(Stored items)

((

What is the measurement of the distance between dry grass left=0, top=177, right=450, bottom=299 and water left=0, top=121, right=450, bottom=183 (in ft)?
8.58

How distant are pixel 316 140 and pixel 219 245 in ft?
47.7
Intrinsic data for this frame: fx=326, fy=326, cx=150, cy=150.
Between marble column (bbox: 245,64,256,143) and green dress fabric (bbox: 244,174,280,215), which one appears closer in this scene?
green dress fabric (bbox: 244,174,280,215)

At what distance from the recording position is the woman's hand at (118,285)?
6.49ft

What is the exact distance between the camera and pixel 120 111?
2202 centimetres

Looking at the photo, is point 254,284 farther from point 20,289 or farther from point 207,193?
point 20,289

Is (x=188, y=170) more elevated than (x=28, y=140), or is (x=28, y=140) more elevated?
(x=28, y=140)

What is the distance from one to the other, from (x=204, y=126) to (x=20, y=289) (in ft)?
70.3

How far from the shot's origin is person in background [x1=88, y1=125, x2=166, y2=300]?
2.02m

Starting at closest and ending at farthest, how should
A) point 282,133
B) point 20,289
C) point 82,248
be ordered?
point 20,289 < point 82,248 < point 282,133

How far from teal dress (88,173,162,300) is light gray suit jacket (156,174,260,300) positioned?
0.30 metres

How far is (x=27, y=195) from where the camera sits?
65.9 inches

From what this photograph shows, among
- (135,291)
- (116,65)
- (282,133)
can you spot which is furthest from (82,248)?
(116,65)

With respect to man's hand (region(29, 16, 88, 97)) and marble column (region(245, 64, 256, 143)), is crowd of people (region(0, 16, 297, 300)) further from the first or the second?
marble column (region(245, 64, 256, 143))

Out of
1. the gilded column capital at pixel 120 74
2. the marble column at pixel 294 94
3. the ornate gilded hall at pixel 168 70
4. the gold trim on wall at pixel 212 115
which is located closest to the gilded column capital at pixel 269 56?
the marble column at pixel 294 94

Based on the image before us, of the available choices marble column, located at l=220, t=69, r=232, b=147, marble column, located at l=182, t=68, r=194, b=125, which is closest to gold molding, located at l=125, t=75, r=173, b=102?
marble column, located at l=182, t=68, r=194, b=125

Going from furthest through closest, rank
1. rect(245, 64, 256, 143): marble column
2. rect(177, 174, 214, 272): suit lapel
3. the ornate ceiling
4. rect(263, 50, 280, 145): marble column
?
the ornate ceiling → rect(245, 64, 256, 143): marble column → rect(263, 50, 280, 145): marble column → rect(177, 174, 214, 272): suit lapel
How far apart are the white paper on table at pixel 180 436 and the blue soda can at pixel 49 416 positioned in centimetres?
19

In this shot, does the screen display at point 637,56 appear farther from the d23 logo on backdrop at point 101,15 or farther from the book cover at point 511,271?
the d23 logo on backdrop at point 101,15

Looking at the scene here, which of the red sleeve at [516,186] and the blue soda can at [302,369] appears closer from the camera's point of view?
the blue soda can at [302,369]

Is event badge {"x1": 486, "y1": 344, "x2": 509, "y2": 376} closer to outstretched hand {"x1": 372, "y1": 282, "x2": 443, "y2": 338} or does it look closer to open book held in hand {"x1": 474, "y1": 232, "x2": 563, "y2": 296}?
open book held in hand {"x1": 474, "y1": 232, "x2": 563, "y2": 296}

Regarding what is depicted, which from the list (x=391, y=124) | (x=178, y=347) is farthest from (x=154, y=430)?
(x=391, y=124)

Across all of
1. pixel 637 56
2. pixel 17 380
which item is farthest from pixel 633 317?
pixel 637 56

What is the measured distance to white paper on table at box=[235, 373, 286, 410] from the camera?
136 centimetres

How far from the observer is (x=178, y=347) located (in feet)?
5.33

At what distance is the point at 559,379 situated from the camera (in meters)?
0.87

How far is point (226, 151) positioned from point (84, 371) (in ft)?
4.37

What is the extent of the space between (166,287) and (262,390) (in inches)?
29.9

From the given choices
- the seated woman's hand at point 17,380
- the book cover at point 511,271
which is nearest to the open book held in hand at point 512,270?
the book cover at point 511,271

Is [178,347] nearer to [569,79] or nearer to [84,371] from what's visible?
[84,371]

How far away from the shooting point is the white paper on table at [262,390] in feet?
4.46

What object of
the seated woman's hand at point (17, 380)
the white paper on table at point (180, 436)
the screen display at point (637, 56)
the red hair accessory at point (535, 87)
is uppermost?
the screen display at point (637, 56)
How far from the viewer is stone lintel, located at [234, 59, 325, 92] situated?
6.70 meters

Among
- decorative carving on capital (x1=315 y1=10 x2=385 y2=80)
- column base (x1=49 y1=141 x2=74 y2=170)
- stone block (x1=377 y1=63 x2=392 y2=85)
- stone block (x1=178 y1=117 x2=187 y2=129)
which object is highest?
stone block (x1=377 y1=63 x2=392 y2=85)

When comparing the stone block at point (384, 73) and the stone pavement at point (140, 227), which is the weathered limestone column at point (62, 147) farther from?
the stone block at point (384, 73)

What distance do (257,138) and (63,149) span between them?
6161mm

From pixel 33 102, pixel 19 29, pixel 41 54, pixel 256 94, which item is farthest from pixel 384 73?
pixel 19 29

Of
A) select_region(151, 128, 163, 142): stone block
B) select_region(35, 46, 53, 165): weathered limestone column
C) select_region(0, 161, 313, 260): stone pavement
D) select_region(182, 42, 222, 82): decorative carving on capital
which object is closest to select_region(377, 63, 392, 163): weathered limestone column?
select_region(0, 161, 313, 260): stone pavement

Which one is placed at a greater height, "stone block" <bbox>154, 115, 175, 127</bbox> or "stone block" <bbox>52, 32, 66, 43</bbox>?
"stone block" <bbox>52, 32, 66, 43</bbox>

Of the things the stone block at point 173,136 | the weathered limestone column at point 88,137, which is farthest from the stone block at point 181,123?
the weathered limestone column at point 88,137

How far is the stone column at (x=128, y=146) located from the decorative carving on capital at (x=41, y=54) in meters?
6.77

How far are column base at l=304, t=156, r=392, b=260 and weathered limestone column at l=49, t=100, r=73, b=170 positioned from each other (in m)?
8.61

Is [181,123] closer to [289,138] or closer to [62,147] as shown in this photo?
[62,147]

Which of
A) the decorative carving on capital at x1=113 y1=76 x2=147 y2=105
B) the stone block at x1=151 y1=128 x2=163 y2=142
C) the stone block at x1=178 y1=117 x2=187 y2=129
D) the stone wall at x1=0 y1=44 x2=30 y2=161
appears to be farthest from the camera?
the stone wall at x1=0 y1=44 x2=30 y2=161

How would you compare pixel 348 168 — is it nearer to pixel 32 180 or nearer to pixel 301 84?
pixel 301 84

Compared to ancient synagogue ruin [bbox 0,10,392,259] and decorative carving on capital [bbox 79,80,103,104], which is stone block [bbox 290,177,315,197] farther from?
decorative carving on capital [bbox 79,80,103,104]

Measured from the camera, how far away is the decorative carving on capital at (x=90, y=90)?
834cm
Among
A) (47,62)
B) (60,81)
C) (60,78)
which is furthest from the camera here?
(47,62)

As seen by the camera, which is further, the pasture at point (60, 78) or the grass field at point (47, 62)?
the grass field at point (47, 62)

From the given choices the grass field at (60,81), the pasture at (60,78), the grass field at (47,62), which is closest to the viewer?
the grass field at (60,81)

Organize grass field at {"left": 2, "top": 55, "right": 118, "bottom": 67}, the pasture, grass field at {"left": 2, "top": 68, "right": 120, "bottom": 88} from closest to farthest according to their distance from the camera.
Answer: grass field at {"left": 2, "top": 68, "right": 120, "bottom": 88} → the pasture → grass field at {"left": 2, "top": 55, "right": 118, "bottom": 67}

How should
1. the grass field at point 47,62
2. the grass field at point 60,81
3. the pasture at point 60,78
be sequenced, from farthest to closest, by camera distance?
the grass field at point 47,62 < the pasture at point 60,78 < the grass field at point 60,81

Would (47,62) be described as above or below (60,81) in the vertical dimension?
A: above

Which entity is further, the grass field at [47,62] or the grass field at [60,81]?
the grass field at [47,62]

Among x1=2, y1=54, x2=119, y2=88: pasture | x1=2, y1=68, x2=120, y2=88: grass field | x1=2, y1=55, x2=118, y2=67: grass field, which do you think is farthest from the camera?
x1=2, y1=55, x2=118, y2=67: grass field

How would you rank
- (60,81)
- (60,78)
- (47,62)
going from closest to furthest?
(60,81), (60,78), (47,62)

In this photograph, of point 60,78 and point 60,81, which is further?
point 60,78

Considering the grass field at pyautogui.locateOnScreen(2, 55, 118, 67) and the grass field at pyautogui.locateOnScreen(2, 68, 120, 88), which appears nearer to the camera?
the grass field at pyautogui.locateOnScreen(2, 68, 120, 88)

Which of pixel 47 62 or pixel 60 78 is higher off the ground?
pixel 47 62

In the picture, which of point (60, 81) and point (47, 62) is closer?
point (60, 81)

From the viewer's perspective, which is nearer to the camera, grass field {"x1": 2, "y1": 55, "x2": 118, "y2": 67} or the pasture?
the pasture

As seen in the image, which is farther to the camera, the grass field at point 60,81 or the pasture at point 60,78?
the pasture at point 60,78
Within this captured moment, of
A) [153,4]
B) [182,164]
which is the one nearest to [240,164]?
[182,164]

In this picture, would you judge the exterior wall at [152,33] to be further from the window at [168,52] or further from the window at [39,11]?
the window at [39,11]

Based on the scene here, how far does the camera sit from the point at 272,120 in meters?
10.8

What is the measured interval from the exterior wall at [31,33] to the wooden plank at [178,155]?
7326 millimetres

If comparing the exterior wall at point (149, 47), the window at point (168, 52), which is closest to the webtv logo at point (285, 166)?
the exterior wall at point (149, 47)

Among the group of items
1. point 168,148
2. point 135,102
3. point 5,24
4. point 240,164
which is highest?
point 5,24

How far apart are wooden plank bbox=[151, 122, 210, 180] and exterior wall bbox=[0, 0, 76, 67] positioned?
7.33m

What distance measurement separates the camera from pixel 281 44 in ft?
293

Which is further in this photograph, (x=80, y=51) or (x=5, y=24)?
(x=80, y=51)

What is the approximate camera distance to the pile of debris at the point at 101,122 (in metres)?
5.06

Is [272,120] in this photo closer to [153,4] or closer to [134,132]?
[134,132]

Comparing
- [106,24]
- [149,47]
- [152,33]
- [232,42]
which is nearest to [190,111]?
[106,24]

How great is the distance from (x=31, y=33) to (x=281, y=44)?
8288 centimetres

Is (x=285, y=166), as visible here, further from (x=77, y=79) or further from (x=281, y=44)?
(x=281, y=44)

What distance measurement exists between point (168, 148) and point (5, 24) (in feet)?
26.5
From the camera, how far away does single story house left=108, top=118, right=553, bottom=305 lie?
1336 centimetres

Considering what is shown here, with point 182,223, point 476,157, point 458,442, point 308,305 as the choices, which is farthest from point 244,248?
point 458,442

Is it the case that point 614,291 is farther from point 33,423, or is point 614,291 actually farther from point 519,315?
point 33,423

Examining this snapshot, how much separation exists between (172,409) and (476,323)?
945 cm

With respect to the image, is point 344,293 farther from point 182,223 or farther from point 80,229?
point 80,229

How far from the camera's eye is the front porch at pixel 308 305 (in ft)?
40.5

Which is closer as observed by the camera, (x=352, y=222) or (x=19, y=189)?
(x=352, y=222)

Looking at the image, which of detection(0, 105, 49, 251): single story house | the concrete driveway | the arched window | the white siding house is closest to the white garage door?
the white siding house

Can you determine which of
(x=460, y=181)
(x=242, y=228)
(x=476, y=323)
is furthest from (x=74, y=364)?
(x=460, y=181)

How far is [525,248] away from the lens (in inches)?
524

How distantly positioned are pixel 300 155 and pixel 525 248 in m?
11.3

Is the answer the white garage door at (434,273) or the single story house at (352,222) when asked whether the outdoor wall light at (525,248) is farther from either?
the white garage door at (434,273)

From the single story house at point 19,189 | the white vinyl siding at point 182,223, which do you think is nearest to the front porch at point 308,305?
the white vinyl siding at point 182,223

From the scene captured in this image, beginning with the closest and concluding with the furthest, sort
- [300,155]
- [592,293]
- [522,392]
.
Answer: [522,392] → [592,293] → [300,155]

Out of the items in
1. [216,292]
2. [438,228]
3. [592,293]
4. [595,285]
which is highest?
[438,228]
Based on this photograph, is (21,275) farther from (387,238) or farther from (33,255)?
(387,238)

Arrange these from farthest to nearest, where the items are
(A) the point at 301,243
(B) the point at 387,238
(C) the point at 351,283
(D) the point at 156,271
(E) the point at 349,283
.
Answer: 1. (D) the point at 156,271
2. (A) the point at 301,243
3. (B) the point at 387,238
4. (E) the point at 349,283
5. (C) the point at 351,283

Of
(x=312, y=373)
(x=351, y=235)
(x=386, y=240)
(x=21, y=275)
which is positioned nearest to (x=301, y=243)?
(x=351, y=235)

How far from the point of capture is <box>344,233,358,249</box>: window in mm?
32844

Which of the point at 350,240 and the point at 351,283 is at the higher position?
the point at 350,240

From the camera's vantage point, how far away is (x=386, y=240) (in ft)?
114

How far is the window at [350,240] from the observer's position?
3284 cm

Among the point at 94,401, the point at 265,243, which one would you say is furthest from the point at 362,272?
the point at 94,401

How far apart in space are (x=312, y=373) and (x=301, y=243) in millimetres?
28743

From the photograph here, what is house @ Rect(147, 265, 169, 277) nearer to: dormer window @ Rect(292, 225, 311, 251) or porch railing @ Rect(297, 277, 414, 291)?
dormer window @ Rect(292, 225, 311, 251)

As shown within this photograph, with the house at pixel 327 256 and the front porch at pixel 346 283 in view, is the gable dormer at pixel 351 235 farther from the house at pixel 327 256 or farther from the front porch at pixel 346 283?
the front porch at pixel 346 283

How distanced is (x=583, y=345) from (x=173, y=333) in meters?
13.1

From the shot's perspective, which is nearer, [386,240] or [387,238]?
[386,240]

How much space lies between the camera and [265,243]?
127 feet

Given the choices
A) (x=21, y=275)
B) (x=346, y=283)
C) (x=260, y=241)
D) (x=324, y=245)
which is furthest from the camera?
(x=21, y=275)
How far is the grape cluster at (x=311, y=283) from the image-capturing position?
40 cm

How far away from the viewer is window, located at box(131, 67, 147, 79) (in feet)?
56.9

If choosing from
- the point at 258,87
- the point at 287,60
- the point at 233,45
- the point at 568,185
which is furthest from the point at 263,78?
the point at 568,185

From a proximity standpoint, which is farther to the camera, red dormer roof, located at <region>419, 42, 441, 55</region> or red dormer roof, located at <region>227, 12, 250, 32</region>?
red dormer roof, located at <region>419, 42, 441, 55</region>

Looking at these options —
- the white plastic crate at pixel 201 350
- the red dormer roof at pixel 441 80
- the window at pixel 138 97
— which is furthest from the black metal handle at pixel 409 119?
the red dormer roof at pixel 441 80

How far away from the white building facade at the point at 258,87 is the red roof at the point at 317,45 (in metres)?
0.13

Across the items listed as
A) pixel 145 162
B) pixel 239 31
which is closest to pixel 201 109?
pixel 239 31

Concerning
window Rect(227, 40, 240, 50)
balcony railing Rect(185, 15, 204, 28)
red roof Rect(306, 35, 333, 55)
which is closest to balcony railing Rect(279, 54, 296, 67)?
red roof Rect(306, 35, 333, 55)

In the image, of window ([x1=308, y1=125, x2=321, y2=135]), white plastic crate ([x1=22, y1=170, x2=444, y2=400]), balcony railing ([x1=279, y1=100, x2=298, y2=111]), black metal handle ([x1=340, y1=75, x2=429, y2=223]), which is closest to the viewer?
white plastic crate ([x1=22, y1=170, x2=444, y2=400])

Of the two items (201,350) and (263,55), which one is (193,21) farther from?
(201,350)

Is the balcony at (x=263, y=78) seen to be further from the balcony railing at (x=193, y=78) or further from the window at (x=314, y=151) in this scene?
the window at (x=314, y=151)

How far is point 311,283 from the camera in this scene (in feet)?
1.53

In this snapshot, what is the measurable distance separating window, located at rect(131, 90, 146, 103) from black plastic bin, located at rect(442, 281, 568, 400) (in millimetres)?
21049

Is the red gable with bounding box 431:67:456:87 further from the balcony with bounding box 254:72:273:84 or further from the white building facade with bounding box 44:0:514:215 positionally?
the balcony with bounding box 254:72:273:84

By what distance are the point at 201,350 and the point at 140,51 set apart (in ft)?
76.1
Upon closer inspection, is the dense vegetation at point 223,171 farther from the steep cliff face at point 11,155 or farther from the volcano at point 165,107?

))

# TASK BRIEF
Rewrite the lines from the one containing "Among the group of items" through the one containing "1336 centimetres", substituting "lens" for every occurrence of "camera" and changing nothing else.

# THE RESPONSE
Among the group of items
1. point 168,148
2. point 135,102
3. point 5,24
4. point 240,164
which is highest?
point 5,24

How far apart are wooden plank bbox=[151, 122, 210, 180] and exterior wall bbox=[0, 0, 76, 67] positioned?
7.33m

What distance measurement separates the lens from pixel 281 44 in ft?
293

Which is further in this photograph, (x=80, y=51) or (x=5, y=24)?
(x=80, y=51)

What is the approximate lens distance to the pile of debris at the point at 101,122 (in metres)?
5.06

Is [272,120] in this photo closer to [153,4] or closer to [134,132]?
[134,132]

Comparing
- [106,24]
- [149,47]
- [152,33]
- [232,42]
which is nearest to [190,111]?
[106,24]

How great is the distance from (x=31, y=33) to (x=281, y=44)?
8288 centimetres

Is (x=285, y=166), as visible here, further from (x=77, y=79) or further from (x=281, y=44)?
(x=281, y=44)

What distance measurement exists between point (168, 148) and point (5, 24) (in feet)?
26.5
From the lens, how far away does single story house left=108, top=118, right=553, bottom=305 lie?
1336 centimetres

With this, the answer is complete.